What Keady told me that day in his office has stuck with me since. “He’s my coach on the floor,” said Keady. “[Matt] has a great basketball mind at this young age.” We all know what happened after that. Keady knew what he was talking about.

It’s been a pleasure to watch this team this season. When big Zach Edey—standing flat-footed to cut down the net—took some of his strands and gave them to Keady, who was down on the floor celebrating, too, it spoke volumes about Edey and the culture Keady and Painter have created at Purdue over the last 40 years. Class and character.

I think of the beleaguered and oft-maligned Purdue fan base, all the grads and fans out there who, like me, live and die by Purdue athletics. I think of the years of suffering we have gone through, the near misses and flat-out failures. This win feels like a weight lifted off our backs. I’m happy for the Purdue basketball players and coaches to get the monkey of last year’s Round 1 defeat off their backs. Again, emotions.

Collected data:
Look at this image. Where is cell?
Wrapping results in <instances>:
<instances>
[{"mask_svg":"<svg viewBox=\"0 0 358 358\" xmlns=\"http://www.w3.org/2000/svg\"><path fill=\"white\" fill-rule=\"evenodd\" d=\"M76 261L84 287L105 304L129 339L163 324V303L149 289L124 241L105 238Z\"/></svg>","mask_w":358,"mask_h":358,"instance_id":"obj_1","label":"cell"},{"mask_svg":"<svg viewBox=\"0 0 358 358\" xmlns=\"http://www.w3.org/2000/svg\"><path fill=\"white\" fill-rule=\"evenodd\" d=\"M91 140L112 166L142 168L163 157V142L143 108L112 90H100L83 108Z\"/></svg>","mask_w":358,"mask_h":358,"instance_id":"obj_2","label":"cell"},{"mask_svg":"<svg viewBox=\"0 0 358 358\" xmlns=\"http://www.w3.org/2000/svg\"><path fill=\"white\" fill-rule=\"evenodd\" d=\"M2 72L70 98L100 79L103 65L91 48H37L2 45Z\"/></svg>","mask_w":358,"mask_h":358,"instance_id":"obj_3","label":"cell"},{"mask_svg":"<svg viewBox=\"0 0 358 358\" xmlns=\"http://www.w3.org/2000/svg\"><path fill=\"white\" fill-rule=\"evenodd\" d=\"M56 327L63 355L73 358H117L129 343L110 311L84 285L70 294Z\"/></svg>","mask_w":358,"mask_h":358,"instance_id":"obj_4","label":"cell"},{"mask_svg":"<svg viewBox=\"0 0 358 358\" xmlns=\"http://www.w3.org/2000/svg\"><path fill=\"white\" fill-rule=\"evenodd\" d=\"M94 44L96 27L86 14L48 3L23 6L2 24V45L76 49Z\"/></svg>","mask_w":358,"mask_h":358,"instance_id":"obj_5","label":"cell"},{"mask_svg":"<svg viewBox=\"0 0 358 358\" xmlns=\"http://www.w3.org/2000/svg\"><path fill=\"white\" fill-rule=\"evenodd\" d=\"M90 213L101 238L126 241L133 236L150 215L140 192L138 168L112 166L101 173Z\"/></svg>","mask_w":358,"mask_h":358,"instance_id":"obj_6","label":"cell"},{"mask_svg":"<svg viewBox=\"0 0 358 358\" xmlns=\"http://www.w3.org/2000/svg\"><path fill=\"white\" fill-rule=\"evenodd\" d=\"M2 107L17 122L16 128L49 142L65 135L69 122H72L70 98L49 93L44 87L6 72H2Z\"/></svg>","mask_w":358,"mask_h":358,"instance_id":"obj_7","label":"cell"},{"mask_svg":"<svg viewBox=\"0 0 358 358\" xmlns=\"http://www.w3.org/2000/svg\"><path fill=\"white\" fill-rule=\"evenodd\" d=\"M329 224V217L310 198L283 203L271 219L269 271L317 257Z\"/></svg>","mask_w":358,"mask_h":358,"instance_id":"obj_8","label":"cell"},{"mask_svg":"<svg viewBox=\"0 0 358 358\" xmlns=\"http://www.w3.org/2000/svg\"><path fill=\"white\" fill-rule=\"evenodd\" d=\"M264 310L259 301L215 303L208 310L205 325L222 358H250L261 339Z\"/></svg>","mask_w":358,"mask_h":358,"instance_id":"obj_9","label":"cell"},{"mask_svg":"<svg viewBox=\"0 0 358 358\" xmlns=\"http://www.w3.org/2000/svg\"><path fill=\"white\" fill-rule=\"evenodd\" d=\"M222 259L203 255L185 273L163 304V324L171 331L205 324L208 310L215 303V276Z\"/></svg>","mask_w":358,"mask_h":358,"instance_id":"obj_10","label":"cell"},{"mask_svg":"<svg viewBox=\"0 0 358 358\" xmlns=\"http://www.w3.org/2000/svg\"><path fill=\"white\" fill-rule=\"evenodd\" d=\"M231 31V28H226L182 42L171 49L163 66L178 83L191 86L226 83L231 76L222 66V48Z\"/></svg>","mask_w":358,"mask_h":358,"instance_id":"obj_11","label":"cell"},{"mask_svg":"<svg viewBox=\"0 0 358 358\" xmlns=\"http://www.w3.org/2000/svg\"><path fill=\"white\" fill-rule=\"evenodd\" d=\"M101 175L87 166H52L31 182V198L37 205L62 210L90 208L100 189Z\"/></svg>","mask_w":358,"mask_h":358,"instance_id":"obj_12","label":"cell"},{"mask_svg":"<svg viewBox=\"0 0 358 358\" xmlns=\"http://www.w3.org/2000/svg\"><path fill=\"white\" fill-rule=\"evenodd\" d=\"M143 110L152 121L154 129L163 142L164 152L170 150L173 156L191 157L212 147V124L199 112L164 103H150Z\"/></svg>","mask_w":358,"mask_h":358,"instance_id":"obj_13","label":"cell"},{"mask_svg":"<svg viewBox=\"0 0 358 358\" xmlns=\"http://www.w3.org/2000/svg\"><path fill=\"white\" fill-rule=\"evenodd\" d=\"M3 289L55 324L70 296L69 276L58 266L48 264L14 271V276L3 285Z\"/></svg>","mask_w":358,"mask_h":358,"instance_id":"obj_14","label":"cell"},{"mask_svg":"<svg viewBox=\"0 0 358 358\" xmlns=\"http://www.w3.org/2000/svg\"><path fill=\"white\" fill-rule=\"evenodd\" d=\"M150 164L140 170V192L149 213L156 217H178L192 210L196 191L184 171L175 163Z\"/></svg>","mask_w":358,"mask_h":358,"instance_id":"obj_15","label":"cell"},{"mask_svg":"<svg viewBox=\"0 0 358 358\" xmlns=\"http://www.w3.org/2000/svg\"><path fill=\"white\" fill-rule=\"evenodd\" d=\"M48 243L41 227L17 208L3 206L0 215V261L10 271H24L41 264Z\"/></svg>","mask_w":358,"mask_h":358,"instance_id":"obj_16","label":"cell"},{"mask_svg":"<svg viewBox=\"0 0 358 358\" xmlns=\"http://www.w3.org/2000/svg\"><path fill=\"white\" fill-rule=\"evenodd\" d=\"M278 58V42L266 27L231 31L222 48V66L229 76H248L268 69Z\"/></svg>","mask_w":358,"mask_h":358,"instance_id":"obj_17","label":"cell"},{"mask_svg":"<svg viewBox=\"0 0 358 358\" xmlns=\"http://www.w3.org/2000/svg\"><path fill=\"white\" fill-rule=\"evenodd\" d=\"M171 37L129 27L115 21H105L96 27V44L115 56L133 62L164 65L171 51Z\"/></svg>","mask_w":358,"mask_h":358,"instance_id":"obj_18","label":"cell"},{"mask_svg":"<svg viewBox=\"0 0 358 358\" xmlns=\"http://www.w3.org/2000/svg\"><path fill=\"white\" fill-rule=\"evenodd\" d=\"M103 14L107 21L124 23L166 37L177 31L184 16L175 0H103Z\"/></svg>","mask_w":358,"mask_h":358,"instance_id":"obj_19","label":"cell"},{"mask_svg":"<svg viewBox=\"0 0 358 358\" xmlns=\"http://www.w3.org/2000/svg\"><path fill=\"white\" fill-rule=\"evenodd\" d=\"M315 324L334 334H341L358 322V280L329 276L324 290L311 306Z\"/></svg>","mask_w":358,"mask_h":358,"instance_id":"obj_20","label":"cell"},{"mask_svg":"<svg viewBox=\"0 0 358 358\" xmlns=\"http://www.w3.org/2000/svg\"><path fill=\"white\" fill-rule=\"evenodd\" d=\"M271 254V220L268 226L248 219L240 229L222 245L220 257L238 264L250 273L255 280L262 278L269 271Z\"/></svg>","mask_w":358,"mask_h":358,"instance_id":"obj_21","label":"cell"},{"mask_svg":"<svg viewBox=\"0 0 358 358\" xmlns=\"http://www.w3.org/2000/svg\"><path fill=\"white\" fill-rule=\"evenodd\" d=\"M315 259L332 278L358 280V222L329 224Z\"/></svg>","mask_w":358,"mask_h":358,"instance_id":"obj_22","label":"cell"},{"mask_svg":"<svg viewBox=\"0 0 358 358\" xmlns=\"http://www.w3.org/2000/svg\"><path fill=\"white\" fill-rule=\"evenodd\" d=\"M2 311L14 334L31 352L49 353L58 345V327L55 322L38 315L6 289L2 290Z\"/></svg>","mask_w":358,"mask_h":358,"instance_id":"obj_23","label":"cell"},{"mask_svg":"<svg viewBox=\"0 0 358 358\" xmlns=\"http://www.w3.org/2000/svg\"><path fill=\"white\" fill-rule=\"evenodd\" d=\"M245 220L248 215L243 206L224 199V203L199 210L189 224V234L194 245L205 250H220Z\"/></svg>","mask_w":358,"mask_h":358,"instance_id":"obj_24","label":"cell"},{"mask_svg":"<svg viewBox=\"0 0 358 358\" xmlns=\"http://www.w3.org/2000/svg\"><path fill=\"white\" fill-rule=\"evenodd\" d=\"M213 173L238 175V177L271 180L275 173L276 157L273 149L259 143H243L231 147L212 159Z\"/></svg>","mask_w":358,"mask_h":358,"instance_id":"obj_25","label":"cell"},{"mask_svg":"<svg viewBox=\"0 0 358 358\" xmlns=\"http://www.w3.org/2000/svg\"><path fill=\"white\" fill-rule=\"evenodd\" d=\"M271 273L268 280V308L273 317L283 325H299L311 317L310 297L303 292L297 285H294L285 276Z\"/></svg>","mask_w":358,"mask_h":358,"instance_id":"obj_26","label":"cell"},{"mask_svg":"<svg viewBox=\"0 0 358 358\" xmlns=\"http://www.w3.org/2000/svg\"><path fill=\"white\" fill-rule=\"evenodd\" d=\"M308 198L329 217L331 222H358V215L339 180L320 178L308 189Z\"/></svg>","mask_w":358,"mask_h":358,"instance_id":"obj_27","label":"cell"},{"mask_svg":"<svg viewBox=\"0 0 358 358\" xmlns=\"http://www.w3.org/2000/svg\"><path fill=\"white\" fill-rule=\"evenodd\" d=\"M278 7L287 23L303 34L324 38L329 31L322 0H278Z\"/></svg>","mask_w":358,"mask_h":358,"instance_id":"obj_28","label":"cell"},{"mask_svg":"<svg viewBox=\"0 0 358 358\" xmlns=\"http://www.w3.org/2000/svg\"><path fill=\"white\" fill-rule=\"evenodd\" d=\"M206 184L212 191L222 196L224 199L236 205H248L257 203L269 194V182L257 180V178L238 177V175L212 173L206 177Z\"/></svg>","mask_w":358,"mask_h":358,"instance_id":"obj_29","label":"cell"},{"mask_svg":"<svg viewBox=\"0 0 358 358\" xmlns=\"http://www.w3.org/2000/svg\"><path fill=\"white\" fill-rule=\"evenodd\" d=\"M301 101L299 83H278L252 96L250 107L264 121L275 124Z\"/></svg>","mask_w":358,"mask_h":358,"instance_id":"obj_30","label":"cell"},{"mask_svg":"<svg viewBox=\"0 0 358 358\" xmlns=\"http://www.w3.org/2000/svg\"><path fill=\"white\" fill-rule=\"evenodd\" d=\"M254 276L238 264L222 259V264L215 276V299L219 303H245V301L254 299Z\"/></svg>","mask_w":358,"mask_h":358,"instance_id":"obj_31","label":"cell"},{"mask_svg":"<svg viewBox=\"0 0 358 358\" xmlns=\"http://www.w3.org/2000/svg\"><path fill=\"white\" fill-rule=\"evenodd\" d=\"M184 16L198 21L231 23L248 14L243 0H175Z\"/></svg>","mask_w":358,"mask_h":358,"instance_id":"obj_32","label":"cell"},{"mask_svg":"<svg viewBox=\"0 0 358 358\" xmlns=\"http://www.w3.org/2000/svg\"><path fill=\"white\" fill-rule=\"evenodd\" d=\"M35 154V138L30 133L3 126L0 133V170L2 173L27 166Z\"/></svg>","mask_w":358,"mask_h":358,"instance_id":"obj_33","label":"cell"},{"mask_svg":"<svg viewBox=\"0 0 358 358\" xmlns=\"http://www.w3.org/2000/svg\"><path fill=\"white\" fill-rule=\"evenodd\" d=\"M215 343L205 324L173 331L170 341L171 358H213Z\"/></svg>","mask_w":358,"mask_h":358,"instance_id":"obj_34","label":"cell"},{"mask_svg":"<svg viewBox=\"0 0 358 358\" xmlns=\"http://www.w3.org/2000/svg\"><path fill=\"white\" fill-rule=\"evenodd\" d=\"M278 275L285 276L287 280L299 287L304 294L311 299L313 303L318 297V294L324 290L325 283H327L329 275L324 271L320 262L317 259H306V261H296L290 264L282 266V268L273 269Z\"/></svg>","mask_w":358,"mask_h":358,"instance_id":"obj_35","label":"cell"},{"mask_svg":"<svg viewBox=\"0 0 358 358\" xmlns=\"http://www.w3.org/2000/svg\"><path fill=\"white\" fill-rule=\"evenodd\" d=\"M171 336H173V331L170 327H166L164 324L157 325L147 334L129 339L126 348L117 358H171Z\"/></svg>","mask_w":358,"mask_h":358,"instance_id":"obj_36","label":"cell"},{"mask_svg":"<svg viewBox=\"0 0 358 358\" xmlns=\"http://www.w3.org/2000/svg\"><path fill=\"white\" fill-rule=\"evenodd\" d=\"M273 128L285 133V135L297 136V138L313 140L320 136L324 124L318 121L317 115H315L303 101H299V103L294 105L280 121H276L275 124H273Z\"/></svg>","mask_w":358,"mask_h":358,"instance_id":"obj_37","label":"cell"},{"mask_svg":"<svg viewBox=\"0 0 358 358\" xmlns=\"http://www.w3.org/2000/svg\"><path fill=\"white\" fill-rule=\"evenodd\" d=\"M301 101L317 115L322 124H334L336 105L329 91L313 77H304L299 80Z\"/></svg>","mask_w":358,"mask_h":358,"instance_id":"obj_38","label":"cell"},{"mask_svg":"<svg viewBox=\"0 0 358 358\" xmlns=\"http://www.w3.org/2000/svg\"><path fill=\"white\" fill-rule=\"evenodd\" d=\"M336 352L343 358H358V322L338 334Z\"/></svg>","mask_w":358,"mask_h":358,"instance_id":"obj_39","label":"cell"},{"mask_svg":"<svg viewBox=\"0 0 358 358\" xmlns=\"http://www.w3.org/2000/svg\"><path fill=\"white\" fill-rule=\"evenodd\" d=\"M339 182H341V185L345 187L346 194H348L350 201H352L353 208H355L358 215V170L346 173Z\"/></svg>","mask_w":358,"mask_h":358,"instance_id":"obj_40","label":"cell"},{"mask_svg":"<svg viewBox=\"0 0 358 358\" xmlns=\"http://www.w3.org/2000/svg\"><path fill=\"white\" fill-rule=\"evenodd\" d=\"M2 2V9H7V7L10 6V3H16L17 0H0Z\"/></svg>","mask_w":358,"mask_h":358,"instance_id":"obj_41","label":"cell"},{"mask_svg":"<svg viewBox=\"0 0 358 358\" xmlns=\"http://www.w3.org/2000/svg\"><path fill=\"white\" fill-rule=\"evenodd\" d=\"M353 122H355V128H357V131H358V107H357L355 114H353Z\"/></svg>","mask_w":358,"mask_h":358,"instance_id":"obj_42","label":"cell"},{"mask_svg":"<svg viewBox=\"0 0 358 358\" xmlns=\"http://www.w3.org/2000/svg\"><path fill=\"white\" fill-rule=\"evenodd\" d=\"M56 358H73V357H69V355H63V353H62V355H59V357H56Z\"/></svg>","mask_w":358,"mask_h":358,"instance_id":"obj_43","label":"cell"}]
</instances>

Problems to solve -
- A) Which personal names appear in the Purdue basketball passage? Give each name once, in the fullest form the passage uses.
- B) Answer these about the Purdue basketball passage:
(i) What did Keady say Matt was to him "on the floor"?
(ii) What did Zach Edey give to Keady?
(iii) Which defeat does the writer say the players and coaches got off their backs?
- C) Continue the Purdue basketball passage from its last sentence.

Answers to each task -
- A)
Keady
Matt
Zach Edey
Painter

- B)
(i) His coach.
(ii) Some strands of the net he had cut down.
(iii) Last year's Round 1 defeat.

- C)
Purdue’s last appearance in the Final Four was in 1980, 44 years ago. The championships were played at Indy’s Market Square Arena. The day of the semifinal game between Purdue and mighty UCLA, I was to begin a new job working in a West Lafayette pizza place. After I realized what I had done, I called in sick. I should have gone to work because Kiki VanDeWeghe and his Bruins teammates took care of the Joe Barry Carroll–led Boilers 67-62, advancing to the final game. I did not get fired, and I also did not figure it would be so long before Purdue made it back to the Final Four.

After Sunday’s final buzzer, I went outside and heard random shouts of, “Go Boilers!” and, “Go Purdue!” from around the neighborhood. It was akin to the scene in 101 Dalmatians when the dogs get the grapevine going, igniting a chorus of barking and howling throughout London. I too joined in the grapevine, and it was great.

Because of my affinity for Purdue sports, my sons are no different. Go figure. They too were shouting, crying, and jumping around. My youngest, a Purdue grad himself, gave me a big hug. His hands were stinging and itching because he was clapping so hard. His voice was nearly gone. My oldest, a Ball State grad, was more subdued, yet still very emotional like me.

I’ve been waiting just over four decades to write this column. I don’t know if I have four more decades to wait again. But Purdue’s work is not done. Matt Painter, Zach Edey, and company have two more games to go. If Purdue wins it all next week, witnessing it will be a big item crossed off my bucket list.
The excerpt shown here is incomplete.